▶ [Page extract]
================================
THIS is a “necessary” book, in the sense that it bridges a gap: between mainstream churchgoers in the West who generally support the legalisation of some abortions and quite a few theologians who do not. Even in Britain, it is difficult to find Christian ethicists today who actually defend the 1967 Abortion Act, despite the significant influence on it of both Archbishop Michael Ramsey and Bishop Ian Ramsey.
As a reluctant defender of the Act (early in our marriage we decided that we would not consider an abortion for ourselves), I have often felt isolated for seeing it as a compassionate response to desperate women and as a proven way of eliminating deadly backstreet abortions.
At last, a passionate and well-argued book has confronted the most strident anti-abortion theologians. This is not an easy task. The clearest positions are those of pro-life and pro-choice absolutists. For the former, full human life begins at conception, and any deliberate taking of that life is murder. For the latter, abortion at any stage is simply and solely a decision for the pregnant woman: the foetus/baby has no legal or ethical rights until birth.
Despite her subtitle, Professor Kamitsuka is not pro-choice in this sense. She does believe in a woman’s choice, but she also believes that the foetus has value from conception onwards, and she recognises that there is an ongoing tension between these two beliefs.
================================
▶ [Short exercise 1]
In the book review, which two churchmen are said to have had significant influence on the 1967 Abortion Act?
================================
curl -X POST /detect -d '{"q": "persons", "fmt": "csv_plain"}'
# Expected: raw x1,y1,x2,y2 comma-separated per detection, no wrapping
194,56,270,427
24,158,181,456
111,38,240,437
================================
▶ [Short exercise 2]
Copy out all of the rows again, switching "persons" to "people" and keeping everything else the same.

▶ [Full output 1]
Archbishop Michael Ramsey and Bishop Ian Ramsey.

▶ [Full output 2]
curl -X POST /detect -d '{"q": "people", "fmt": "csv_plain"}'
# Expected: raw x1,y1,x2,y2 comma-separated per detection, no wrapping
194,56,270,427
24,158,181,456
111,38,240,437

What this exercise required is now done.